[Excerpt — start]

Sunday, May 19, 2013
The Rules of Writing-Syntax-The Sentence-Sentence Classes-Interrogative Sentences
Published: June 21, 2013


Interrogative Sentences

The next kind of sentence is the interrogative. These are also known as questions. Most interrogative sentences expect answers, information, confirmation, or the denial of a statement. Often, they begin with a question word (what, who, or how) or an auxiliary verb (be, do, can, or would).

What are you doing this evening?

Can I have more meatloaf?

Has your new dress shrunk?

We must be careful to distinguish between direct and indirect questions. Direct questions normally reverse the word order, placing the verb before the subject, and end with a question mark.

Direct/interrogative sentences

Is that a Rottweiler?

What did she do to her dress?

Indirect questions normally do not use the inverted subject-verb order or end with a question mark.
Indirect/declarative sentences

I wonder if other dogs think Rottweilers are the Gestapo.

I want to know what she did to the dress.

According to form, we can classify interrogative sentences into the following categories:

Yes-No

Alternative

Adverb-pronoun interrogatives

Tagged

Rhetorical

Yes-No interrogative sentences

These sentences require answers limited to yes or no:

Are you lonesome tonight?

Is this seat taken?

Have you taken the garbage out?

Alternative interrogative sentences

These offer different responses, which are not yes or no.

Should I wear the leopard-print windbreaker or the gray coat?

Do you want apples, pears, or a tot of malt whiskey?

[Excerpt — finish]

-- Exercise brief --
Continue the post on interrogative sentences from its last sentence. The records that come next have no connection to the post on interrogative sentences.

[Information supplied — start]

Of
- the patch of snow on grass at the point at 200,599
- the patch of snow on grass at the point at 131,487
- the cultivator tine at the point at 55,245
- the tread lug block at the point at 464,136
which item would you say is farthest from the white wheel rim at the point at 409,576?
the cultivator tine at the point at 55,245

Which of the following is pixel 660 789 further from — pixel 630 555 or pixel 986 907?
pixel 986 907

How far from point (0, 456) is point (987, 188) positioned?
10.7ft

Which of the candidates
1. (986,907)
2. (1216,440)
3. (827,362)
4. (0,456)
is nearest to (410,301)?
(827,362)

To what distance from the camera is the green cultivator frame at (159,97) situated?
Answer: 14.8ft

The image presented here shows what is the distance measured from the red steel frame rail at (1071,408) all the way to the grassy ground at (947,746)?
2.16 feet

[Information supplied — finish]
[Information supplied — start]

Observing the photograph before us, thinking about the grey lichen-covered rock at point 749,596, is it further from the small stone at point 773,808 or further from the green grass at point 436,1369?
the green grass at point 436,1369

[Information supplied — finish]
[Information supplied — start]

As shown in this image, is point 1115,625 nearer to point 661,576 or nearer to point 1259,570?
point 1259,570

[Information supplied — finish]

-- Exercise result --
Is she Fifi, Mary, or Genevieve?

Adverb/pronoun interrogatives

These sentences are introduced by interrogative adverbs or pronouns, such as what, where, or who.

What’s going on here?

Where is my new shirt?

Who wrote Naná?

Tag questions

These consist of auxiliary verbs followed by a pronoun and are tagged onto the end of declarative sentences.

Sonia has grown since we last saw her, hasn’t she?

The kids are having fun, aren’t they?

My Bouillabaisse is magnificent, isn’t it?

Rhetorical questions

These are excellent devices for writers—as long as we use them in moderation. These questions have interrogative form (they are punctuated with a question mark), but they are statements since we don’t expect direct answers.

Why should I care?

Why do Americans bellyache about their presidents? They voted them into power.

Who does she thinks she is?

The most powerful way to handle these questions is by carefully inserting them in description or internal dialogue:

That couldn’t be their baby, it couldn’t. The memory of the hideous creature wouldn’t leave his head, joining that image one of Dana crouched on the floor sobbing. He knew they’d fought, and he’d kicked her, but surely that didn’t cause their baby to look like that. It probably was bad genetics. Obviously, her gene pool was pretty shallow.

“Surely that didn’t cause their baby to look like that,” is an excellent example of a rhetorical question.